Após recorde, boa perspectiva para o comércio exterior

Além de ser um recorde histórico, o superávit comercial de US$ 67 bilhões em 2017 foi obtido graças a um significativo aumento das exportações, não dependendo, portanto, apenas da fraqueza das importações decorrente da prolongada recessão econômica

O Estado de S.Paulo

04 Janeiro 2018 | 03h12

Além de ser um recorde histórico, o superávit comercial de US$ 67 bilhões em 2017 foi obtido graças a um significativo aumento das exportações, não dependendo, portanto, apenas da fraqueza das importações decorrente da prolongada recessão econômica. Ainda que para 2018 esteja previsto um superávit menor, as perspectivas para o comércio exterior continuam sendo favoráveis.
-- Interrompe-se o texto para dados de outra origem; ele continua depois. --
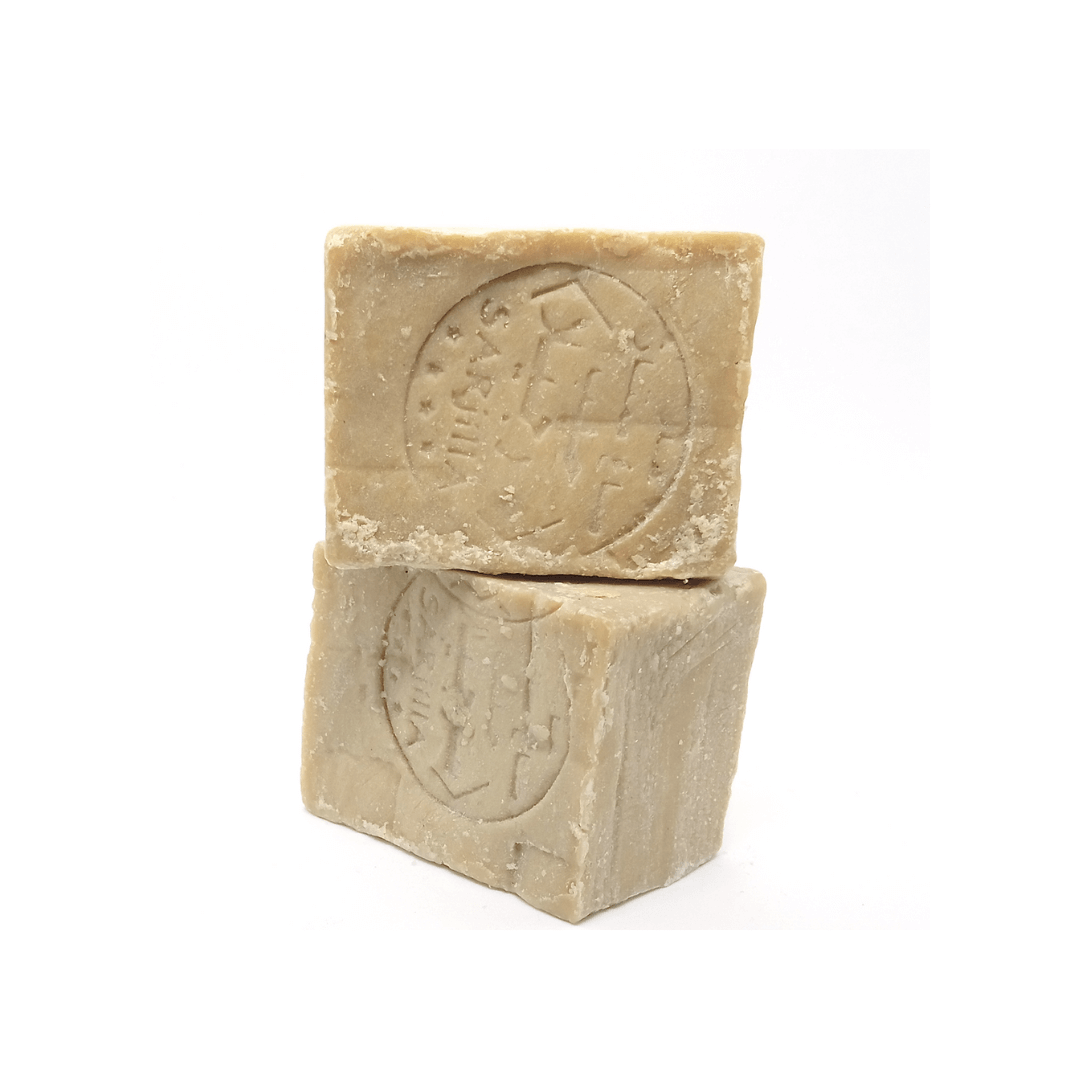 Traditional Aleppo Soaps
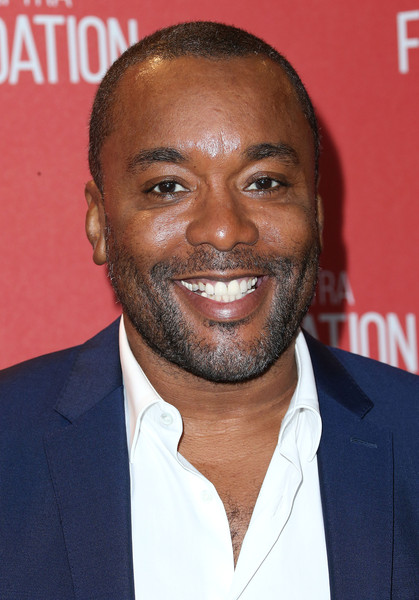 Lee Daniels is honored with the Patron of the Artist Awards during the Screen Actors Guild Foundation 30th Anniversary Celebration at the Wallis Annenberg Center for the Performing Arts on November 5, 2015 in Beverly Hills, California.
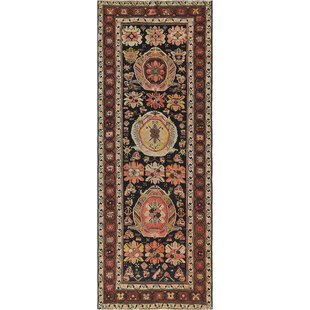 Antique One-of-a-Kind Shirvan Hand-Woven Obsidian Area Rug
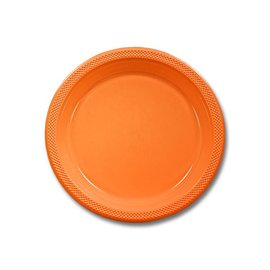 Plates LN-Orange Peel Plastic (20ct)
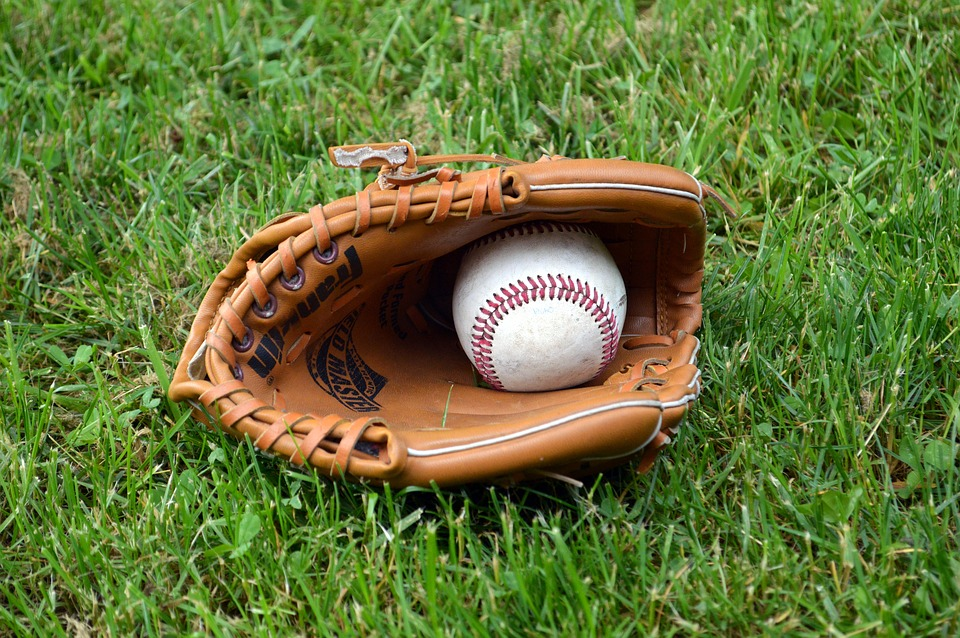 baseball, glove, ball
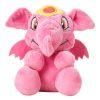 Pink Elephante Plushie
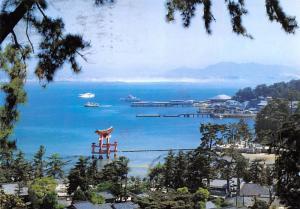 Miyajima Shrine -
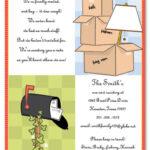 012 Free Housewarming Invitation Templates Printable Party Regarding Free Housewarming Invitation Card Template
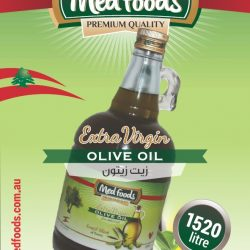 Extra Virgin Olive Oil 1,520 Litres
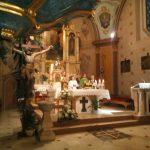 koncelebrirana sveta misa 2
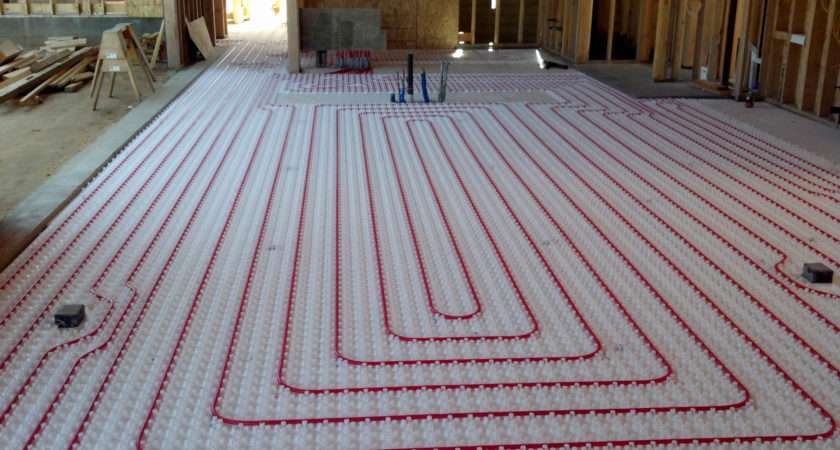 Awesome Hot Water Floor Heating Home Idea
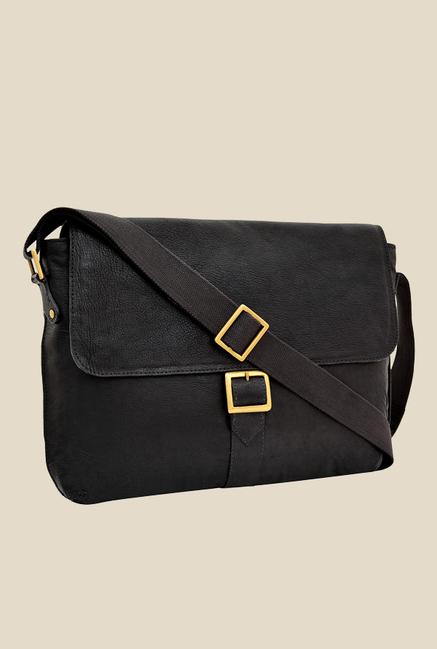 Hidesign Vespucci 03 Black Solid Leather Sling Bag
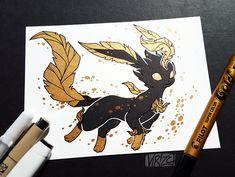Gilded Leafeon by Viri's Art on tumblr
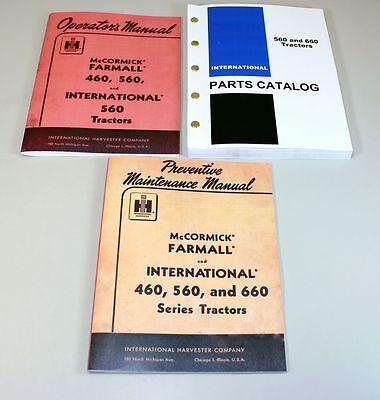 International Farmall 560 Gas Tractor Operator Parts Preventive Manual Catalog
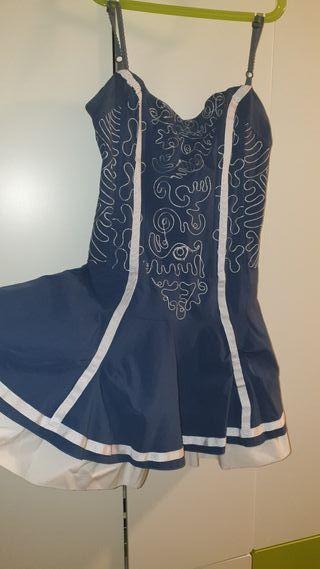 Vestido corto talla 36-38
Além do saldo positivo estimado entre US$ 45 bilhões e US$ 55 bilhões, espera-se, o que é mais importante, um aumento firme da corrente de comércio (soma de exportações e importações), que é a melhor medida do grau de abertura de uma economia.

Resultado de exportações de US$ 217,7 bilhões e importações de US$ 150,7 bilhões, o superávit de 2017 superou as expectativas das consultorias econômicas e foi o ponto alto do balanço de pagamentos, reduzindo a proporções modestas o déficit em transações correntes do balanço de pagamentos.

As exportações totais, segundo os economistas do Instituto de Estudos para o Desenvolvimento Industrial (Iedi), voltaram a crescer (+18,5%) após cinco anos seguidos de retração, “constituindo-se em um componente da melhora do quadro econômico”.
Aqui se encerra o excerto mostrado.